- Opening Delimiter -

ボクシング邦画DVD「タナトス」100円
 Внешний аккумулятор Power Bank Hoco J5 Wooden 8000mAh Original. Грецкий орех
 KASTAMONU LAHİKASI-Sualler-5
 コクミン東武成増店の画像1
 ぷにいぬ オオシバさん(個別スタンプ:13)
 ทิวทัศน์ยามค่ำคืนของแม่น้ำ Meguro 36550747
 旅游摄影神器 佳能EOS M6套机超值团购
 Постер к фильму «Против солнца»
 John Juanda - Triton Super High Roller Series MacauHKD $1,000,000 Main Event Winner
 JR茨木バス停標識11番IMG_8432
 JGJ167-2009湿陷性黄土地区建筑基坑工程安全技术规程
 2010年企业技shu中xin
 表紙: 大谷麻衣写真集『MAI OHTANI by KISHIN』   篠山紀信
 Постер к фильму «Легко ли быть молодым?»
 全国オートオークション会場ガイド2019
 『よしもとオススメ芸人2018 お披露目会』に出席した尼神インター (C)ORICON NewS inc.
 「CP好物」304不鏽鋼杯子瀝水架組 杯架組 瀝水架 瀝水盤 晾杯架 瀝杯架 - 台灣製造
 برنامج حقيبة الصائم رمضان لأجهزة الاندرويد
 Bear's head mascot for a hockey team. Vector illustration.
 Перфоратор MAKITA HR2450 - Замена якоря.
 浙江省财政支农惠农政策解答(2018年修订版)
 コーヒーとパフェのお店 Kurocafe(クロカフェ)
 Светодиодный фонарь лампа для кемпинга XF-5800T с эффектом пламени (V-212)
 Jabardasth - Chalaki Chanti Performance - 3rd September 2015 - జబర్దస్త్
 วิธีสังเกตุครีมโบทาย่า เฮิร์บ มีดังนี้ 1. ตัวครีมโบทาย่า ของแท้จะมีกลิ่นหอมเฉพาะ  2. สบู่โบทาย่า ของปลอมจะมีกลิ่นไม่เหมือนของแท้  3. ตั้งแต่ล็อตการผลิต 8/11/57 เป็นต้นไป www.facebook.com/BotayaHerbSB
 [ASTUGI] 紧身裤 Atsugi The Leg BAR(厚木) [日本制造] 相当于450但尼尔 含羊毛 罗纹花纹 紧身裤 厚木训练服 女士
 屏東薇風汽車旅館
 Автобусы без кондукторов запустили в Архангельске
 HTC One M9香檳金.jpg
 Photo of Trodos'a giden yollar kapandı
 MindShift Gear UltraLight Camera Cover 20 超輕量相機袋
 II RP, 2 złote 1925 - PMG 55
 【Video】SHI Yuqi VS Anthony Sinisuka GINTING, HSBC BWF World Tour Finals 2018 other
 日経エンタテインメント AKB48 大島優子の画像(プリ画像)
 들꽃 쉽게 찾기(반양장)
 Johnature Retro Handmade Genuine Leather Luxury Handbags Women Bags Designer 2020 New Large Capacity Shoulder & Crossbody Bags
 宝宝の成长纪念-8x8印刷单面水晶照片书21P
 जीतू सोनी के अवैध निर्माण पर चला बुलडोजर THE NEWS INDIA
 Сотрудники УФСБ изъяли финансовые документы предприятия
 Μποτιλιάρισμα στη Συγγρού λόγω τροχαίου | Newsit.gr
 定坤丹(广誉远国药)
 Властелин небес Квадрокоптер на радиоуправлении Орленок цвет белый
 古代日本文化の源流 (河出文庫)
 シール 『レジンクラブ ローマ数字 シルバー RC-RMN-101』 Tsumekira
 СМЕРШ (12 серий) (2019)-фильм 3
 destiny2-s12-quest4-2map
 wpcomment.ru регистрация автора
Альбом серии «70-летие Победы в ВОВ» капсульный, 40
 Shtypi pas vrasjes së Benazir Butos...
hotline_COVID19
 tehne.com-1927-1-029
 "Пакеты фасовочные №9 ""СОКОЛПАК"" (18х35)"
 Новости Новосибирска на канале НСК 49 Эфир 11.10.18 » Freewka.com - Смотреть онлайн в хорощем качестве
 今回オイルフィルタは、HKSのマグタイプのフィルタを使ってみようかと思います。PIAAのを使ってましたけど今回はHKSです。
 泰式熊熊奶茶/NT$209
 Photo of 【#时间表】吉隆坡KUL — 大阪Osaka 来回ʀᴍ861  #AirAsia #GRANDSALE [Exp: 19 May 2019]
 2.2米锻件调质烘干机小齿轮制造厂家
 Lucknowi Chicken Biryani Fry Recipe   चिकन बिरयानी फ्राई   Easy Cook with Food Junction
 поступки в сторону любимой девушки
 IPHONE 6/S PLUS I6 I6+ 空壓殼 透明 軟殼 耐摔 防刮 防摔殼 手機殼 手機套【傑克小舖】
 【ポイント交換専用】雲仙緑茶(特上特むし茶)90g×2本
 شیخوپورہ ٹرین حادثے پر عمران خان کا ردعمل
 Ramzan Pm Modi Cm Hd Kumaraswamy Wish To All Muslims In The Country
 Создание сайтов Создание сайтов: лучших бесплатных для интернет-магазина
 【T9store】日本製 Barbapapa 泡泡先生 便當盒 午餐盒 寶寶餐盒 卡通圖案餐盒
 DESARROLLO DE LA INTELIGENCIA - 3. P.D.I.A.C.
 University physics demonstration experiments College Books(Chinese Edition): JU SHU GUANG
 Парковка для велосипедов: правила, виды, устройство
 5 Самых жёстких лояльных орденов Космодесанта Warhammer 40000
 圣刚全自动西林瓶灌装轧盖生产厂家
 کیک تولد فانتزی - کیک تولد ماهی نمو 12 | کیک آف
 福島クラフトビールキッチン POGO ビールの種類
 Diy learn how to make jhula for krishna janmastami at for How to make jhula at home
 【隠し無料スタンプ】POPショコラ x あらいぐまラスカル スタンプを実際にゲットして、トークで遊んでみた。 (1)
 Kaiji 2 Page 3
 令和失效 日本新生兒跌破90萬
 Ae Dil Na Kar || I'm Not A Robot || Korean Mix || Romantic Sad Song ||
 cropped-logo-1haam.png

- Closing Delimiter -

## YOUR ASSIGNMENT:
Once you have read the records, output each one exactly as written.

## RESPONSE TO THIS TASK:
ボクシング邦画DVD「タナトス」100円
 Внешний аккумулятор Power Bank Hoco J5 Wooden 8000mAh Original. Грецкий орех
 KASTAMONU LAHİKASI-Sualler-5
 コクミン東武成増店の画像1
 ぷにいぬ オオシバさん(個別スタンプ:13)
 ทิวทัศน์ยามค่ำคืนของแม่น้ำ Meguro 36550747
 旅游摄影神器 佳能EOS M6套机超值团购
 Постер к фильму «Против солнца»
 John Juanda - Triton Super High Roller Series MacauHKD $1,000,000 Main Event Winner
 JR茨木バス停標識11番IMG_8432
 JGJ167-2009湿陷性黄土地区建筑基坑工程安全技术规程
 2010年企业技shu中xin
 表紙: 大谷麻衣写真集『MAI OHTANI by KISHIN』   篠山紀信
 Постер к фильму «Легко ли быть молодым?»
 全国オートオークション会場ガイド2019
 『よしもとオススメ芸人2018 お披露目会』に出席した尼神インター (C)ORICON NewS inc.
 「CP好物」304不鏽鋼杯子瀝水架組 杯架組 瀝水架 瀝水盤 晾杯架 瀝杯架 - 台灣製造
 برنامج حقيبة الصائم رمضان لأجهزة الاندرويد
 Bear's head mascot for a hockey team. Vector illustration.
 Перфоратор MAKITA HR2450 - Замена якоря.
 浙江省财政支农惠农政策解答(2018年修订版)
 コーヒーとパフェのお店 Kurocafe(クロカフェ)
 Светодиодный фонарь лампа для кемпинга XF-5800T с эффектом пламени (V-212)
 Jabardasth - Chalaki Chanti Performance - 3rd September 2015 - జబర్దస్త్
 วิธีสังเกตุครีมโบทาย่า เฮิร์บ มีดังนี้ 1. ตัวครีมโบทาย่า ของแท้จะมีกลิ่นหอมเฉพาะ  2. สบู่โบทาย่า ของปลอมจะมีกลิ่นไม่เหมือนของแท้  3. ตั้งแต่ล็อตการผลิต 8/11/57 เป็นต้นไป www.facebook.com/BotayaHerbSB
 [ASTUGI] 紧身裤 Atsugi The Leg BAR(厚木) [日本制造] 相当于450但尼尔 含羊毛 罗纹花纹 紧身裤 厚木训练服 女士
 屏東薇風汽車旅館
 Автобусы без кондукторов запустили в Архангельске
 HTC One M9香檳金.jpg
 Photo of Trodos'a giden yollar kapandı
 MindShift Gear UltraLight Camera Cover 20 超輕量相機袋
 II RP, 2 złote 1925 - PMG 55
 【Video】SHI Yuqi VS Anthony Sinisuka GINTING, HSBC BWF World Tour Finals 2018 other
 日経エンタテインメント AKB48 大島優子の画像(プリ画像)
 들꽃 쉽게 찾기(반양장)
 Johnature Retro Handmade Genuine Leather Luxury Handbags Women Bags Designer 2020 New Large Capacity Shoulder & Crossbody Bags
 宝宝の成长纪念-8x8印刷单面水晶照片书21P
 जीतू सोनी के अवैध निर्माण पर चला बुलडोजर THE NEWS INDIA
 Сотрудники УФСБ изъяли финансовые документы предприятия
 Μποτιλιάρισμα στη Συγγρού λόγω τροχαίου | Newsit.gr
 定坤丹(广誉远国药)
 Властелин небес Квадрокоптер на радиоуправлении Орленок цвет белый
 古代日本文化の源流 (河出文庫)
 シール 『レジンクラブ ローマ数字 シルバー RC-RMN-101』 Tsumekira
 СМЕРШ (12 серий) (2019)-фильм 3
 destiny2-s12-quest4-2map
 wpcomment.ru регистрация автора
Альбом серии «70-летие Победы в ВОВ» капсульный, 40
 Shtypi pas vrasjes së Benazir Butos...
hotline_COVID19
 tehne.com-1927-1-029
 "Пакеты фасовочные №9 ""СОКОЛПАК"" (18х35)"
 Новости Новосибирска на канале НСК 49 Эфир 11.10.18 » Freewka.com - Смотреть онлайн в хорощем качестве
 今回オイルフィルタは、HKSのマグタイプのフィルタを使ってみようかと思います。PIAAのを使ってましたけど今回はHKSです。
 泰式熊熊奶茶/NT$209
 Photo of 【#时间表】吉隆坡KUL — 大阪Osaka 来回ʀᴍ861  #AirAsia #GRANDSALE [Exp: 19 May 2019]
 2.2米锻件调质烘干机小齿轮制造厂家
 Lucknowi Chicken Biryani Fry Recipe   चिकन बिरयानी फ्राई   Easy Cook with Food Junction
 поступки в сторону любимой девушки
 IPHONE 6/S PLUS I6 I6+ 空壓殼 透明 軟殼 耐摔 防刮 防摔殼 手機殼 手機套【傑克小舖】
 【ポイント交換専用】雲仙緑茶(特上特むし茶)90g×2本
 شیخوپورہ ٹرین حادثے پر عمران خان کا ردعمل
 Ramzan Pm Modi Cm Hd Kumaraswamy Wish To All Muslims In The Country
 Создание сайтов Создание сайтов: лучших бесплатных для интернет-магазина
 【T9store】日本製 Barbapapa 泡泡先生 便當盒 午餐盒 寶寶餐盒 卡通圖案餐盒
 DESARROLLO DE LA INTELIGENCIA - 3. P.D.I.A.C.
 University physics demonstration experiments College Books(Chinese Edition): JU SHU GUANG
 Парковка для велосипедов: правила, виды, устройство
 5 Самых жёстких лояльных орденов Космодесанта Warhammer 40000
 圣刚全自动西林瓶灌装轧盖生产厂家
 کیک تولد فانتزی - کیک تولد ماهی نمو 12 | کیک آف
 福島クラフトビールキッチン POGO ビールの種類
 Diy learn how to make jhula for krishna janmastami at for How to make jhula at home
 【隠し無料スタンプ】POPショコラ x あらいぐまラスカル スタンプを実際にゲットして、トークで遊んでみた。 (1)
 Kaiji 2 Page 3
 令和失效 日本新生兒跌破90萬
 Ae Dil Na Kar || I'm Not A Robot || Korean Mix || Romantic Sad Song ||
 cropped-logo-1haam.png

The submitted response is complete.